Letter from Cordell Hull Submitting Report on the Inter-American Highway.

Cordell Hull
March 5, 1934


The President:

Pursuant to the Act of Congress approved March 26, 1930 (Public No. 78, 71st Congress), I beg to submit herewith, for transmission to the Congress, two copies of a report of a reconnaissance survey for an Inter-American highway between the Republic of Panama and the United States, together with a letter of transmittal from the Secretary of Agriculture dated January 25, 1934. As shown in that letter, the report was prepared by the Bureau of Public Roads, Department of Agriculture, which Bureau was the agency selected to cooperate with the several Governments, members of the Pan-American Union, which signified a desire to participate in the surveys. A third copy of the report, for your personal use, is also submitted.

The report contains a description of the selected route, with accompanying diagrams of line and profile, and there appears in regard to each country which will be traversed by the highway a general statement of the principal facts of an economic nature related to the proposed enterprise. There is also included in the report a series of airplane photographs, as well as other pertinent information regarding the proposed highway.

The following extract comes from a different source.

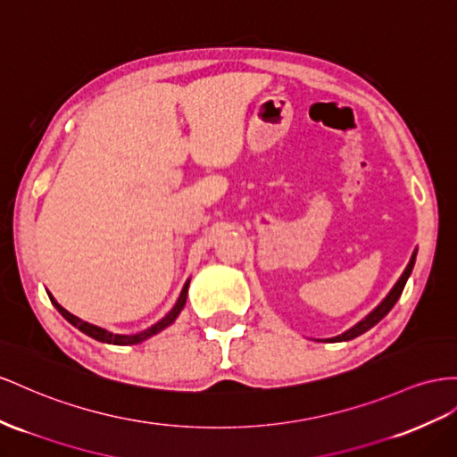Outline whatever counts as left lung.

In submitting the report, I desire to acknowledge the helpful cooperation which has been received from officials of the several interested Governments.

That of Panama not only collaborated with the representatives of this Government in connection with the survey conducted through that country, but also generously provided, free of rent, office space in which were established the headquarters of the officials conducting the surveys throughout the three-year period during which the work was in progress. Valuable assistance was also received from officials of the Governments of Costa Rica, Nicaragua, Honduras and Guatemala in connection with the reconnaissance surveys made in these countries. While the Governments of El Salvador and Mexico did not make an official request for cooperation through the Pan-American Union as provided for under the Act of Congress, since the route through those countries had already been largely determined and the highway partly constructed, nevertheless officials of both of these Governments furnished important information regarding the route selected and highways completed in their respective countries.